The Defense Advanced Research Projects Agency is working now to develop a backup system to be used by service members in the event that access to the Global Positioning System, or GPS, is denied to them by adversaries.
Lin Haas, with DARPA's Strategic Technology Office, discussed the effort, May 11, during "DARPA Demo Day" in the Pentagon courtyard.
"Our main goal is a backup position navigation and timing system when GPS is not available. We're focusing on naval surface and aviation ... and it's very applicable to Army helicopters," Haas said, adding that DARPA is working closely with the Army's Communications Electronics Research Development and Engineering Command in the effort.
The "Spatial, Temporal and Orientation Information in Contested Environments" project, or STOIC, is meant to provide position navigation and timing in situations where GPS is denied to U.S. forces, he said.
"Right now we don't have a backup PNT system that provides global coverage," he said. "That's what STOIC is researching -- can we provide a backup?"

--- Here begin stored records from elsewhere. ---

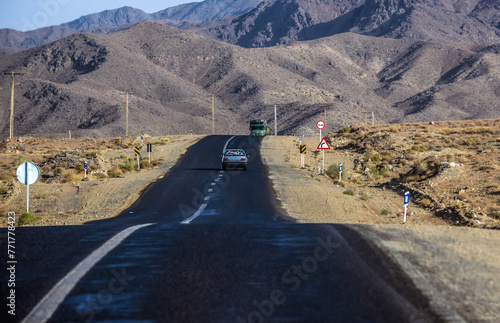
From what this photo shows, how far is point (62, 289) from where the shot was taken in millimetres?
5102

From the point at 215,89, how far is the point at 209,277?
6747 inches

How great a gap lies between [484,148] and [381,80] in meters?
150

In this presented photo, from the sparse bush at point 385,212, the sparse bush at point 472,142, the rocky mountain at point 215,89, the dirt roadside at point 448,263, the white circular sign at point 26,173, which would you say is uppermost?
the rocky mountain at point 215,89

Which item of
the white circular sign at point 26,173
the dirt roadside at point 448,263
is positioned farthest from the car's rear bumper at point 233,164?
the dirt roadside at point 448,263

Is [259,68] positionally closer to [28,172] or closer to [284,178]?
[284,178]

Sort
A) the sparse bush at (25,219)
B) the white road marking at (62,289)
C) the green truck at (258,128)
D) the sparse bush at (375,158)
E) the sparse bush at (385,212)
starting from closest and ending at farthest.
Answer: the white road marking at (62,289)
the sparse bush at (25,219)
the sparse bush at (385,212)
the sparse bush at (375,158)
the green truck at (258,128)

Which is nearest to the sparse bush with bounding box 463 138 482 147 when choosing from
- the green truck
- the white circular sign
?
the green truck

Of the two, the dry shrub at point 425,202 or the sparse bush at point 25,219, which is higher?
the sparse bush at point 25,219

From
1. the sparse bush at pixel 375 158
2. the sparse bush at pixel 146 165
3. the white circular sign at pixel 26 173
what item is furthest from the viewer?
the sparse bush at pixel 375 158

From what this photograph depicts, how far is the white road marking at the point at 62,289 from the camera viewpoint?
4.48 metres

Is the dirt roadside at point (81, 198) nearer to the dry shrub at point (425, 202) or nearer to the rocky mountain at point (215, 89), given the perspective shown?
the dry shrub at point (425, 202)

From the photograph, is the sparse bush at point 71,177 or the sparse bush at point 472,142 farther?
the sparse bush at point 472,142

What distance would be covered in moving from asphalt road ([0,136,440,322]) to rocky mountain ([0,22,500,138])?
117 meters

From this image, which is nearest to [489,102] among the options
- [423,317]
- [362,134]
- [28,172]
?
[362,134]
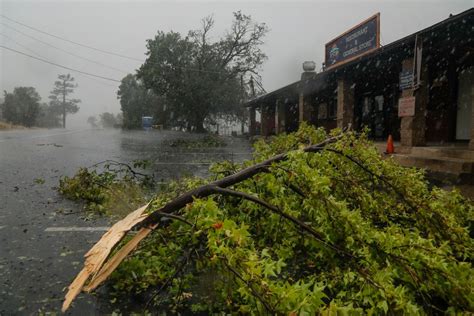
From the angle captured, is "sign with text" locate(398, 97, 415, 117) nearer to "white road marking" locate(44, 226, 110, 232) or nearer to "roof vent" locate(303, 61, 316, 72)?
"white road marking" locate(44, 226, 110, 232)

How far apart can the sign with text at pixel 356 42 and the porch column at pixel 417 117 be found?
2367 mm

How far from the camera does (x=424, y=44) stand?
→ 29.2ft

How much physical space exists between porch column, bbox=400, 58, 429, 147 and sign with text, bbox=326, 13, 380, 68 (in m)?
2.37

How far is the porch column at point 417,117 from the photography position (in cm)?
898

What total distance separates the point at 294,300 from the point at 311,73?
59.6 feet

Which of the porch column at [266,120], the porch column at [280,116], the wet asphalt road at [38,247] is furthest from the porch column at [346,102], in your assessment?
the porch column at [266,120]

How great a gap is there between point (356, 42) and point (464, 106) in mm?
4146

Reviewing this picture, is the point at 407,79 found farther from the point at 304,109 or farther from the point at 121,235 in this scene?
the point at 121,235

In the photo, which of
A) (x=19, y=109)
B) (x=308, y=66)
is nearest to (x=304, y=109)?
(x=308, y=66)

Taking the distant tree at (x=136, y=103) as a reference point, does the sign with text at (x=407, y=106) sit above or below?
below

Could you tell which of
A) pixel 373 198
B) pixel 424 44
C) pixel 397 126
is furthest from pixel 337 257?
pixel 397 126

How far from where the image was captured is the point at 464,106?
10.4m

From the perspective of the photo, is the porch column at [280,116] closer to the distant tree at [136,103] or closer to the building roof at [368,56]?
the building roof at [368,56]

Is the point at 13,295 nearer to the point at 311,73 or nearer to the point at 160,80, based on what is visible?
the point at 311,73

The STOIC system makes use of very low frequency, or VLF signals already being generated by the Navy for use in communicating with submarines. The VLF stations are located around the globe in fixed locations. In part, STOIC uses those signals to triangulate a user's position on the globe, in much the same way a GPS receiver is used.
Haas had a video display at the Pentagon that demonstrated how some of their work might be applied. On the screen was an overview of a vehicle traveling along a route. Three lines on the screen traced the route of the vehicle's position.

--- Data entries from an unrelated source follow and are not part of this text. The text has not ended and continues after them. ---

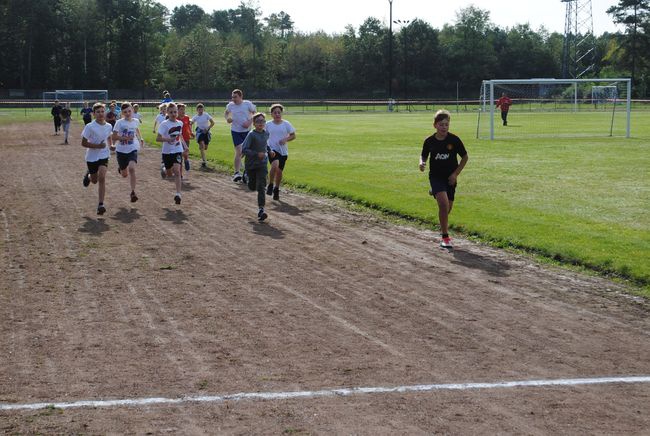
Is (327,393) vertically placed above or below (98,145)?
below

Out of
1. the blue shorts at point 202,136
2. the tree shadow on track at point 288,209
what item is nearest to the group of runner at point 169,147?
the tree shadow on track at point 288,209

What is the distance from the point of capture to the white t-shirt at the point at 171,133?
16.8 metres

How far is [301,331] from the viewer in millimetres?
7969

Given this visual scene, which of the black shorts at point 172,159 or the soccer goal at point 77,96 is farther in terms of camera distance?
the soccer goal at point 77,96

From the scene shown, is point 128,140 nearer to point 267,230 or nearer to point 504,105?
point 267,230

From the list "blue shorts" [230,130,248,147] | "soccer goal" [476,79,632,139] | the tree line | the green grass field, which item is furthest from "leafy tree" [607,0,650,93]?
"blue shorts" [230,130,248,147]

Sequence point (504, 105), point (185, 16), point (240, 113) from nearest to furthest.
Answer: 1. point (240, 113)
2. point (504, 105)
3. point (185, 16)

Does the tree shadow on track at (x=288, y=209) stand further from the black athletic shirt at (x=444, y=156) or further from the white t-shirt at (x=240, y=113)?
the white t-shirt at (x=240, y=113)

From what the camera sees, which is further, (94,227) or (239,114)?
(239,114)

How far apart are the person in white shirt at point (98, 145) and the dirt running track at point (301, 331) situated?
170cm

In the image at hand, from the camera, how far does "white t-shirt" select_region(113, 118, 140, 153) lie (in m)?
16.7

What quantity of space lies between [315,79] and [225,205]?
353 feet

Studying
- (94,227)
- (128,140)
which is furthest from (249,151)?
(94,227)

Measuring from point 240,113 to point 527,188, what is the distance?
266 inches
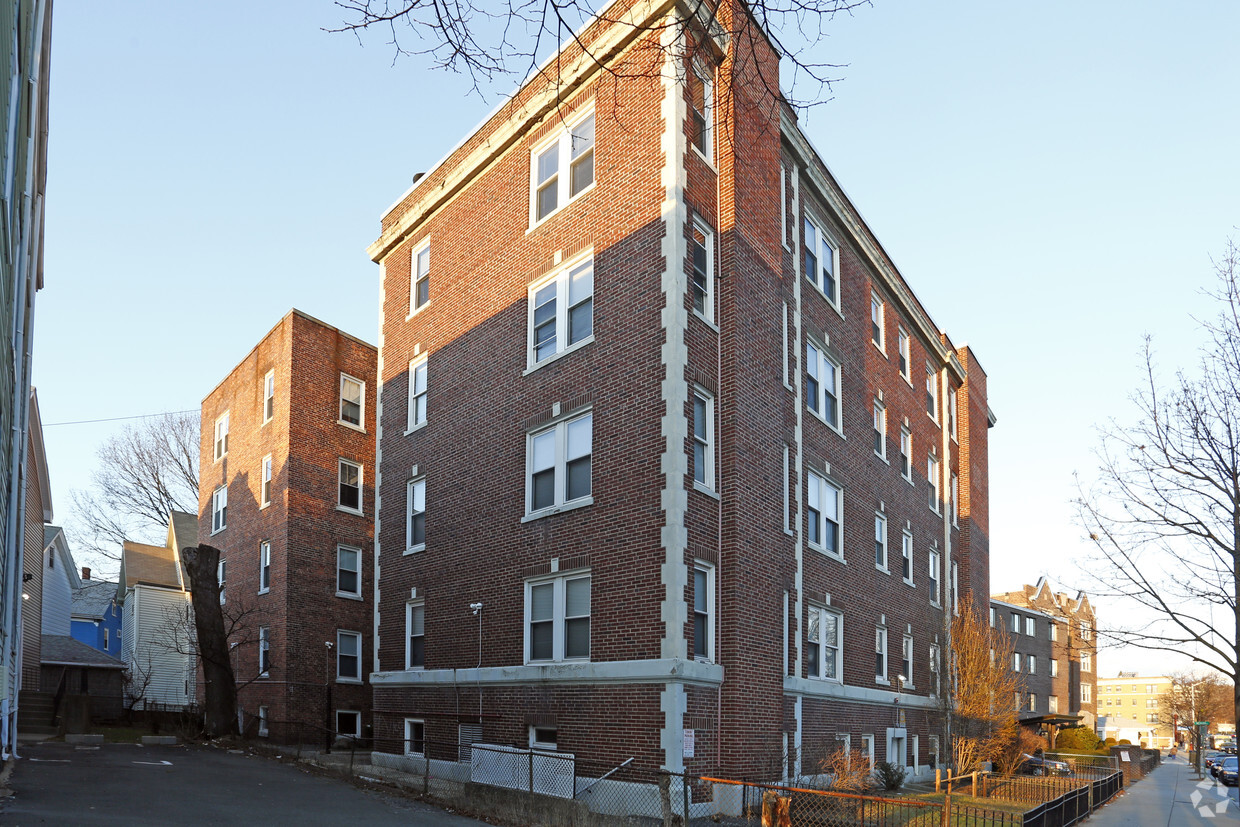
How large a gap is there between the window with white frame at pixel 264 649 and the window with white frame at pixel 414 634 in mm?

A yellow line was produced by GPS, and was extremely accurate in following the vehicle along the road it traveled. A red line traced the vehicle's route using inertial navigation -- which uses things like a gyroscope and inertial sensors to measure a vehicle's movement away from a previously-known point. The inertial navigation system was accurate for a while, then sharply diverged away from the actual route, never to return. Inertial navigation systems, because they don't use any external reference, compound on their own errors.
Finally, a green line showed navigation traced by a combination of inertial navigation plus use of a VLF signal. The green line danced erratically around the actual route, but never wandered too far from the vehicle.
"We took one day to plug the VLF receiver into the navigation system, and this is the result we got when driving," Haas said. "No months of optimization."
Haas said one of the reasons the green line danced around the screen was due to magnetic interference from things in the vicinity that affect the VLF signals. There was no mitigation for that kind of interference in their initial field tests, he said. But they will work on that to correct it. Additionally, he said, such interference isn't a problem in the air or on the sea -- so that's where they are focusing their efforts now.
"Once we get that foundation for that system in place, there is a lot of work we need to do in terms of developing VLF measurement models," he said.
Haas said an important aspect of using VLF to provide PNT for use in place of GPS is to measure how various terrain affects the VLF signal, and to incorporate that information into the systems that will use VLF for navigation.
"We've got a lot of hard work to do there," he said. "After that, that is when we want to focus on ground applications, and using the signals indoors. VLF can pick up indoors."
Haas said they are shooting to demonstrate real-time positioning with their system by fiscal year 2018 or 2019. There will also be an at-sea demo this summer.